Service Mesh vs API Gateway: Roles, Overlaps, and Integration Strategies
This article examines the distinct responsibilities of Service Mesh and API Gateway, explores the philosophical debate over internal traffic classification, and details emerging integration patterns such as sidecar‑based gateways and BFF‑driven architectures, illustrated with real‑world examples from Ant Financial.
The relationship between Service Mesh and API Gateway has been a frequent topic in the past two years, with many community articles and influencer analyses. This piece consolidates those resources, adds personal insights, and concludes with Ant Financial's pioneering practices that blend Service Mesh and API Gateway.
1. Clear Boundaries: Position and Responsibility
Service Mesh provides the underlying network infrastructure for internal microservice communication, while API Gateway exposes services externally as APIs. Diagrams illustrate the layered architecture: atomic microservices at the bottom, optional composite services above them, and the gateway at the system edge.
From a deployment perspective, Service Mesh lives inside the system, whereas API Gateway sits at the perimeter, handling both external exposure and internal service access.
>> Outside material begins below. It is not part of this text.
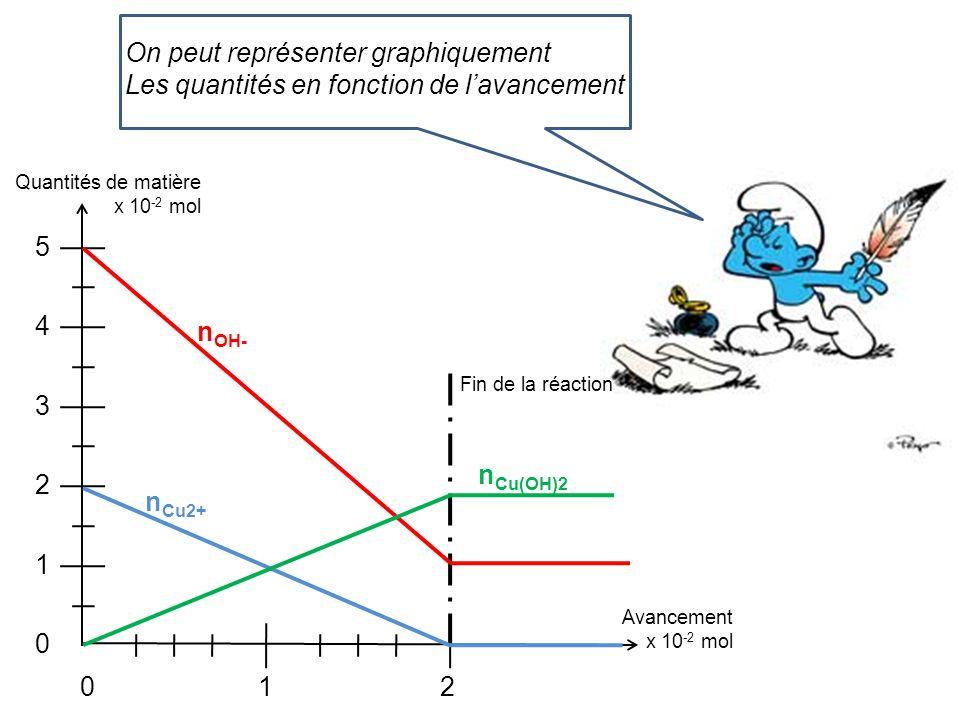 On peut représenter graphiquement Les quantités en fonction de l'avancement 5 4 3 2 1 0 210 Quantités de matière x 10 -2 mol Avancement x 10 -2 mol Fi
Two traffic‑direction terms are introduced: east‑west (internal service‑to‑service calls) and north‑south (external requests entering the system).
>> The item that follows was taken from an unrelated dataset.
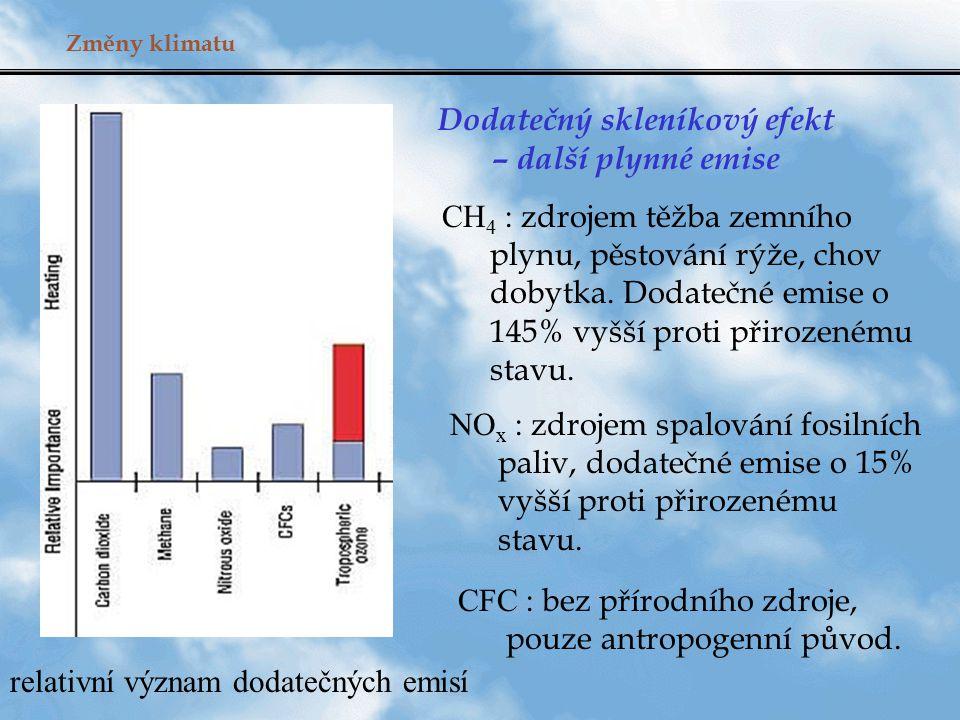 Změny klimatu Dodatečný skleníkový efekt – další plynné emise CH 4 : zdrojem těžba zemního plynu, pěstování rýže, chov dobytka. Dodatečné emise o 145%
2. Philosophical Question: Is Gateway‑to‑Internal Traffic East‑West or North‑South?
If the API Gateway is viewed as a whole, its internal calls appear north‑south because external traffic first reaches the gateway. If the gateway is split logically—ignoring its external façade—the internal calls resemble east‑west traffic, treating the gateway as a regular client.
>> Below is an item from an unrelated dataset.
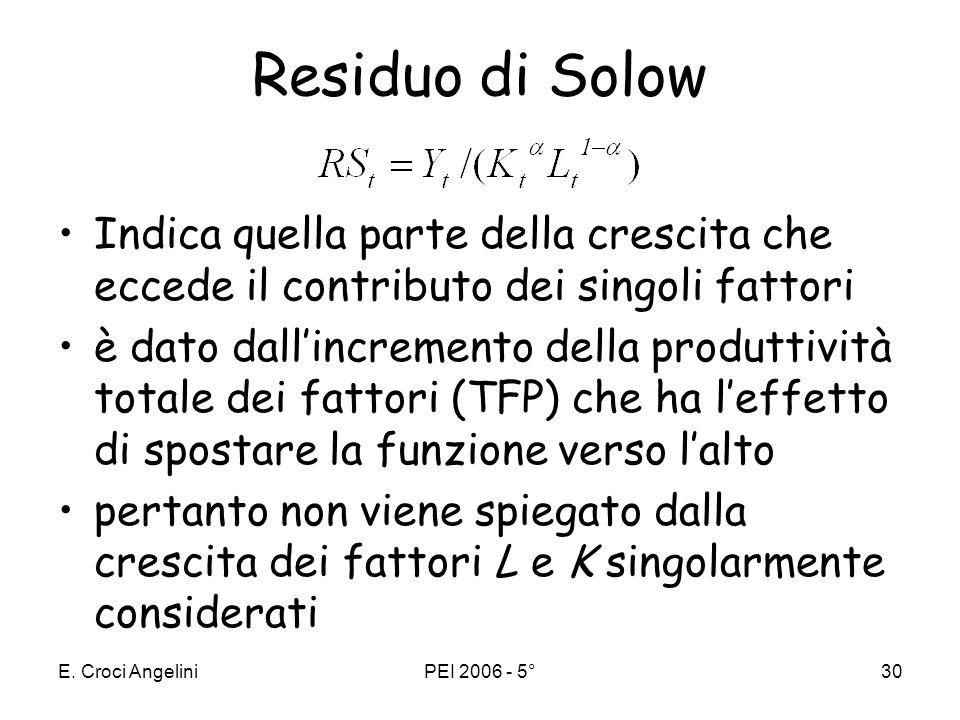 Residuo di Solow Indica quella parte della crescita che eccede il contributo dei singoli fattori.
Two implementation philosophies arise:
Separate: the gateway implements its own client‑side communication, independent of the mesh.
Compatible: the gateway reuses the mesh’s client‑side mechanisms.
Both approaches eventually provide the same set of capabilities (service discovery, load balancing, retries, circuit breaking, observability, security, etc.), leading many teams to reuse existing mesh libraries when building a gateway.
3. Sidecar: The Real Overlap
When Service Mesh became mainstream, some projects began embedding a sidecar alongside the API Gateway, effectively merging the gateway’s client functions with the mesh’s sidecar. This reduces duplication and allows the gateway to focus on API management.
Examples include Ant Financial’s SOFA Gateway built on MOSN, and open‑source projects Ambassador and Gloo built on Envoy.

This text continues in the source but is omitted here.